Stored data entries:
============
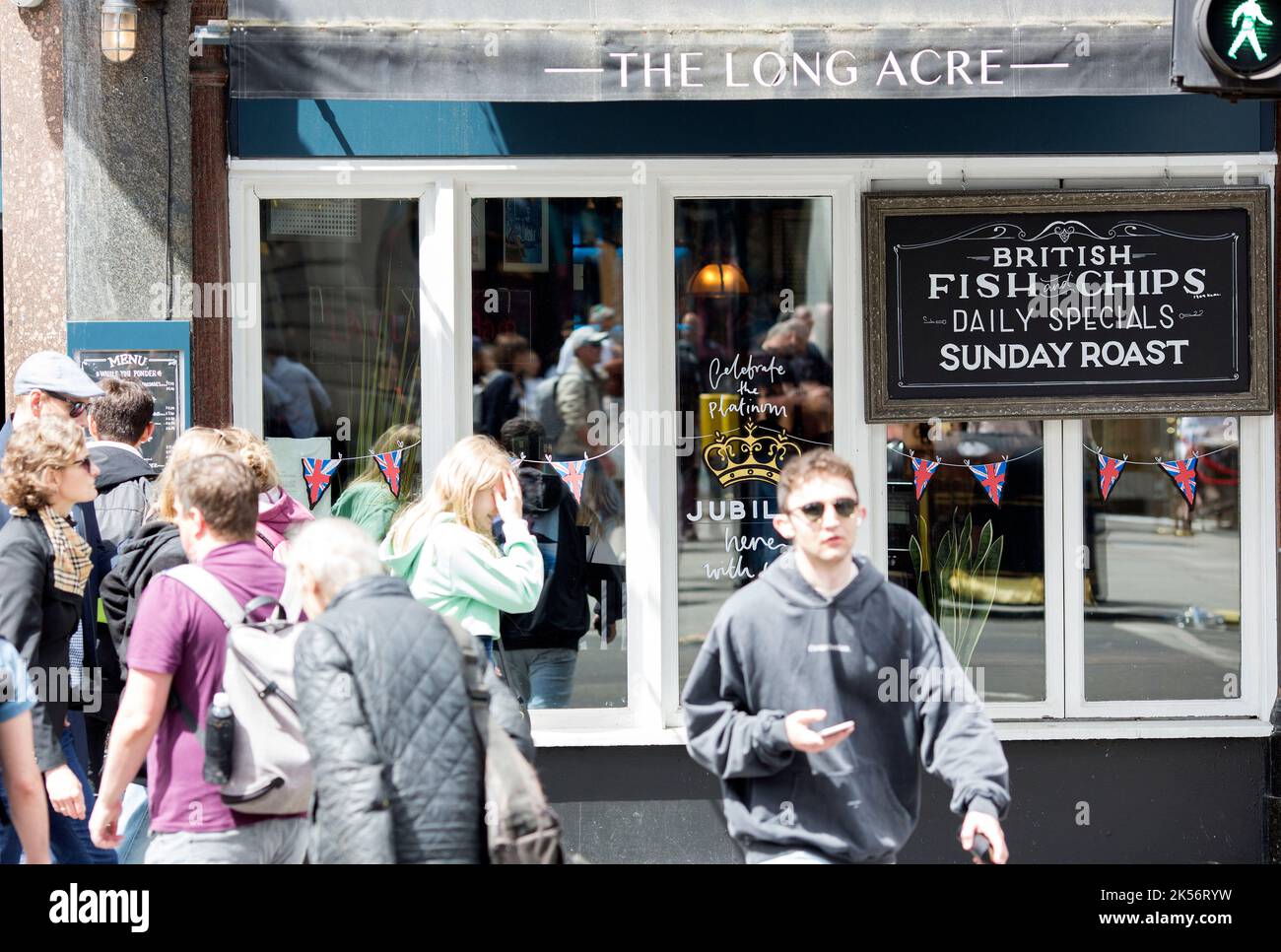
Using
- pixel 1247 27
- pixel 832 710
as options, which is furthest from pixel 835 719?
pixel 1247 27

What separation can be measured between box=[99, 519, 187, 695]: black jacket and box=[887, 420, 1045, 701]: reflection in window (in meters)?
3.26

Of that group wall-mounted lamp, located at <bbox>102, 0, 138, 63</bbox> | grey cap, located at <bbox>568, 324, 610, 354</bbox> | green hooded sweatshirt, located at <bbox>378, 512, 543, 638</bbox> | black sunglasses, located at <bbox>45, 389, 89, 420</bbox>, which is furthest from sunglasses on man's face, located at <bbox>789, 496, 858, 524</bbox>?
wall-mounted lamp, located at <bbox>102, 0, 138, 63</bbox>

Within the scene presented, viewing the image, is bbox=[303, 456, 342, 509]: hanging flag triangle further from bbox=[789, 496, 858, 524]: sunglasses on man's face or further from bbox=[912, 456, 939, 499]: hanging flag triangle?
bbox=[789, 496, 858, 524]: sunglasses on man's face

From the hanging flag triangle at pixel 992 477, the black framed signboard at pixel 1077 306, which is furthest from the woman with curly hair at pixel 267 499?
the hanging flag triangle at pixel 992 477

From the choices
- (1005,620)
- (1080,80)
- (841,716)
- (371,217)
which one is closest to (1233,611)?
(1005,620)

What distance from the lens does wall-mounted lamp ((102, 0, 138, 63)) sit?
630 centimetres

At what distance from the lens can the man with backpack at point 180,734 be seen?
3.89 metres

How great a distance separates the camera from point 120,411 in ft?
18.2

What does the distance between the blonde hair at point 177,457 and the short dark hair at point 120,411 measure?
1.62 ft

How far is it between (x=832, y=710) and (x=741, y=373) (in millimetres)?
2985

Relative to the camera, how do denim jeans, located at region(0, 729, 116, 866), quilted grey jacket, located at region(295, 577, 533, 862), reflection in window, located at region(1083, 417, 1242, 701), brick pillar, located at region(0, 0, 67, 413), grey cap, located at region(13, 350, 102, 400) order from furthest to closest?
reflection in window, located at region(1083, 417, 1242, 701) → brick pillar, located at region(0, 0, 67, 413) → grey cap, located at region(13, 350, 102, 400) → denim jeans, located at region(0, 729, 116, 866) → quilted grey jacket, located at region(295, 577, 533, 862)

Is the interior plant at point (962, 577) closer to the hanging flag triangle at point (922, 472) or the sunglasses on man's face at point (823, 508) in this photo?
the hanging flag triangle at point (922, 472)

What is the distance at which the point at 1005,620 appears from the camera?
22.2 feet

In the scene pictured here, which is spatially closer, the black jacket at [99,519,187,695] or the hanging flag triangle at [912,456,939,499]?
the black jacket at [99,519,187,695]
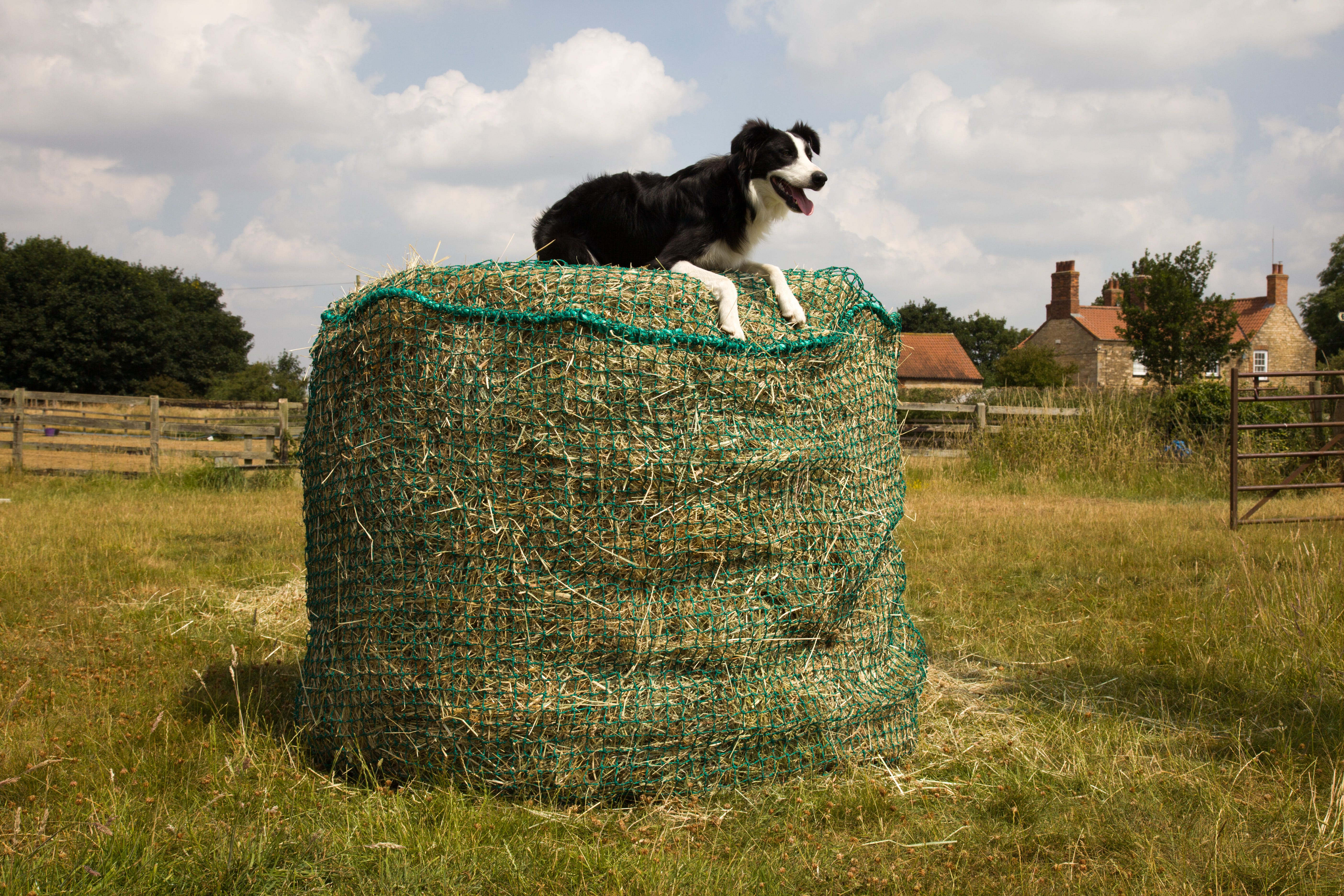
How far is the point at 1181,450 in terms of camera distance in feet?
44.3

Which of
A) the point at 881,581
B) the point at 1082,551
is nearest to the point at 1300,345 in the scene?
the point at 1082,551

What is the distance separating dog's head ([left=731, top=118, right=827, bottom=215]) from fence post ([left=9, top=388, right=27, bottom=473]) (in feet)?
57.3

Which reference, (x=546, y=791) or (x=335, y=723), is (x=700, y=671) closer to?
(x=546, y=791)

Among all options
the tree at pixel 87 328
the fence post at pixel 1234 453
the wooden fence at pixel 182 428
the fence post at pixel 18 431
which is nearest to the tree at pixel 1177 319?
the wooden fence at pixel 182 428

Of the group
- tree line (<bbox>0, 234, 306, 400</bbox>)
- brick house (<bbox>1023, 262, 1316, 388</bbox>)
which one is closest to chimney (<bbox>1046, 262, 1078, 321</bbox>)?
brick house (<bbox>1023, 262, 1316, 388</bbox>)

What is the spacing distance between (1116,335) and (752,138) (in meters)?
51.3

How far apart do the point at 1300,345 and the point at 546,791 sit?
============
To do ▸
The entries above should be reproduced exactly, without their pictures.

Task output ▸
Using
- pixel 1247 27
- pixel 832 710
as options, which is furthest from pixel 835 719?
pixel 1247 27

What separation can be measured between box=[99, 519, 187, 695]: black jacket and box=[887, 420, 1045, 701]: reflection in window (in meters)?
3.26

Of that group wall-mounted lamp, located at <bbox>102, 0, 138, 63</bbox> | grey cap, located at <bbox>568, 324, 610, 354</bbox> | green hooded sweatshirt, located at <bbox>378, 512, 543, 638</bbox> | black sunglasses, located at <bbox>45, 389, 89, 420</bbox>, which is furthest from sunglasses on man's face, located at <bbox>789, 496, 858, 524</bbox>?
wall-mounted lamp, located at <bbox>102, 0, 138, 63</bbox>

Within the scene presented, viewing the image, is bbox=[303, 456, 342, 509]: hanging flag triangle further from bbox=[789, 496, 858, 524]: sunglasses on man's face or further from bbox=[912, 456, 939, 499]: hanging flag triangle?
bbox=[789, 496, 858, 524]: sunglasses on man's face

From the hanging flag triangle at pixel 992 477, the black framed signboard at pixel 1077 306, which is furthest from the woman with curly hair at pixel 267 499?
the hanging flag triangle at pixel 992 477

From the choices
- (1005,620)
- (1080,80)
- (841,716)
- (371,217)
which one is closest to (1233,611)?
(1005,620)

What distance from the lens does wall-mounted lamp ((102, 0, 138, 63)) sit?
630 centimetres

At what distance from the lens can the man with backpack at point 180,734 be seen?
3.89 metres

How great a distance separates the camera from point 120,411 in ft?
18.2

What does the distance between the blonde hair at point 177,457 and the short dark hair at point 120,411 measure?
1.62 ft

How far is it between (x=832, y=710) and (x=741, y=373) (in millimetres)?
2985

Relative to the camera, how do denim jeans, located at region(0, 729, 116, 866), quilted grey jacket, located at region(295, 577, 533, 862), reflection in window, located at region(1083, 417, 1242, 701), brick pillar, located at region(0, 0, 67, 413), grey cap, located at region(13, 350, 102, 400) order from furthest to closest?
reflection in window, located at region(1083, 417, 1242, 701) → brick pillar, located at region(0, 0, 67, 413) → grey cap, located at region(13, 350, 102, 400) → denim jeans, located at region(0, 729, 116, 866) → quilted grey jacket, located at region(295, 577, 533, 862)

Is the interior plant at point (962, 577) closer to the hanging flag triangle at point (922, 472) or the sunglasses on man's face at point (823, 508) in this photo?
the hanging flag triangle at point (922, 472)

What is the distance at which the point at 1005,620 appears from the camera?
22.2 feet

In the scene pictured here, which is spatially closer, the black jacket at [99,519,187,695] or the hanging flag triangle at [912,456,939,499]?
the black jacket at [99,519,187,695]
How far is the point at 1181,450 in terms of camera distance in feet?
44.3

Which of
A) the point at 881,581
B) the point at 1082,551
is nearest to the point at 1300,345 in the scene?
the point at 1082,551

What is the distance separating dog's head ([left=731, top=118, right=827, bottom=215]) from fence post ([left=9, top=388, right=27, bottom=473]) (in feet)?
57.3

Which reference, (x=546, y=791) or (x=335, y=723), is (x=700, y=671) closer to?
(x=546, y=791)

Among all options
the tree at pixel 87 328
the fence post at pixel 1234 453
the wooden fence at pixel 182 428
the fence post at pixel 18 431
which is nearest to the tree at pixel 1177 319?
the wooden fence at pixel 182 428

Of the group
- tree line (<bbox>0, 234, 306, 400</bbox>)
- brick house (<bbox>1023, 262, 1316, 388</bbox>)
which one is closest to chimney (<bbox>1046, 262, 1078, 321</bbox>)?
brick house (<bbox>1023, 262, 1316, 388</bbox>)

What is the spacing distance between (1116,335) and (752,138) (in meters)?
51.3

How far apart do the point at 1300,345 and the point at 546,791 sit?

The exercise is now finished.